POLECENIE 1:
Przepisz dosłownie wszystkie wiersze zestawienia ze współrzędnymi ramek. Obrazy pomiń.

FRAGMENT TEKSTU:
Nonkonformista napisał(a): Czy istnieje funkcja funkcji?Tak. Chodzi o złożenie/superpozycję funkcji.
https://pl.m.wikipedia.org/wiki/Z%C5%82o...ie_funkcji
Dobra. Teraz ja się zapytam. Mam pewien pomysł. Ktoś tu się zna na mechanice kwantowej? Już opowiadam, o co chodzi.
Kwantowa teoria magii!
O tak.
Wyobraź sobie maga stojącego w lesie, który wyczuwa coś ukrytego za skałą. Czuje, poprzez intuicję lub inne subtelne zmysły, że za tą skałą znajduje się drzewo – nie zwykłe drzewo, ale drzewo kwantowe, którego prawdziwa natura pozostaje nieokreślona, dopóki nie zostanie zaobserwowana (drzewo w superpozycji). Mag przygotowuje się, skupiając swój umysł na zaklęciu, które chce rzucić. Wyobraża sobie z jasnością i intencją, że to drzewo będzie małą wierzbą.
Kiedy mag podchodzi bliżej i patrzy, widzi drzewo. Jego forma – pień, gałęzie, liście – jest tam, objawiona przez naturę poprzez akt obserwacji. Ale szczegóły, esencja tego, jakiego rodzaju jest to drzewo, nie są z góry ustalone. Zamiast tego, umysł maga, ukształtowany przez zaklęcie, interpretuje to drzewo jako małą wierzbę. Informacja wizualna o formie drzewa wpływa do jego umysłu, ale specyficzna natura drzewa – gatunek, drobne szczegóły – zostają wypełnione przez wyobraźnię maga, tworząc obraz zgodny z jego wolą.
Interakcja jest rzeczywista. Czarodziej obserwuje drzewo, a jego forma zostaje zaakceptowana taką, jaka jest. Jednak zaklęcie maga, akt intencjonalnego postrzegania, nakłada pożądaną interpretację na niedookreślone szczegóły drzewa. To tak, jakby wyobraźnia obserwatora współpracowała z obserwowaną rzeczywistością, wypełniając luki tam, gdzie pewność jeszcze się nie pojawiła.

WYODRĘBNIONE DANE:
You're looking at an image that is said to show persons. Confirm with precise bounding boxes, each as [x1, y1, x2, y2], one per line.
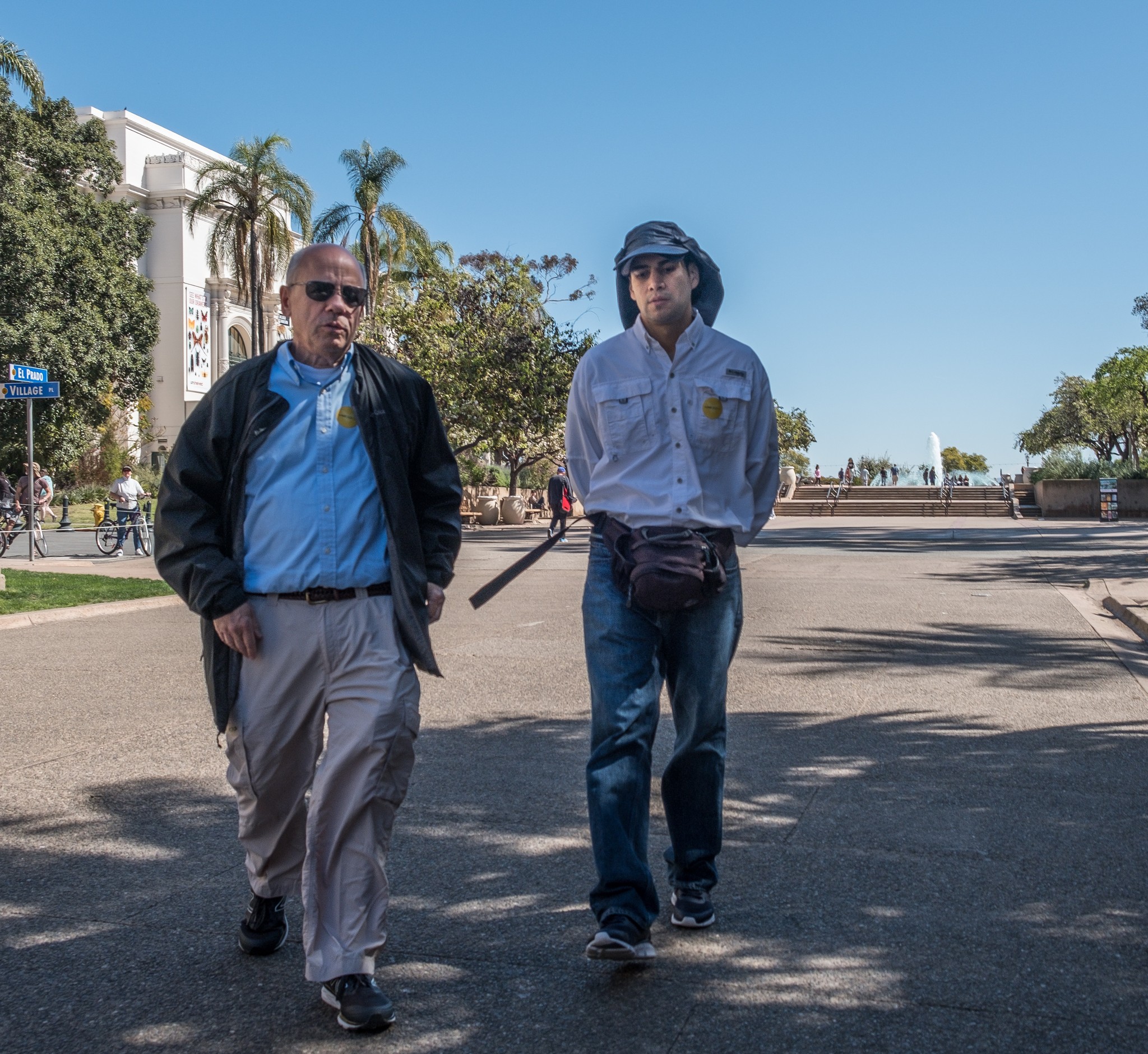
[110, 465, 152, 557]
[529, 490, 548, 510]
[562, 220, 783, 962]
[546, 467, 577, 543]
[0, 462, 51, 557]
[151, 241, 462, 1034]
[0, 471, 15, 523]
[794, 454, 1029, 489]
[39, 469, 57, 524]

POLECENIE 2:
Wymień elementy, które tekst o kwantowej teorii magii podaje jako składniki formy drzewa.

ROZWIĄZANIE 1:
You're looking at an image that is said to show persons. Confirm with precise bounding boxes, each as [x1, y1, x2, y2], one per line.
[110, 465, 152, 557]
[529, 490, 548, 510]
[562, 220, 783, 962]
[546, 467, 577, 543]
[0, 462, 51, 557]
[151, 241, 462, 1034]
[0, 471, 15, 523]
[794, 454, 1029, 489]
[39, 469, 57, 524]

ROZWIĄZANIE 2:
pień, gałęzie, liście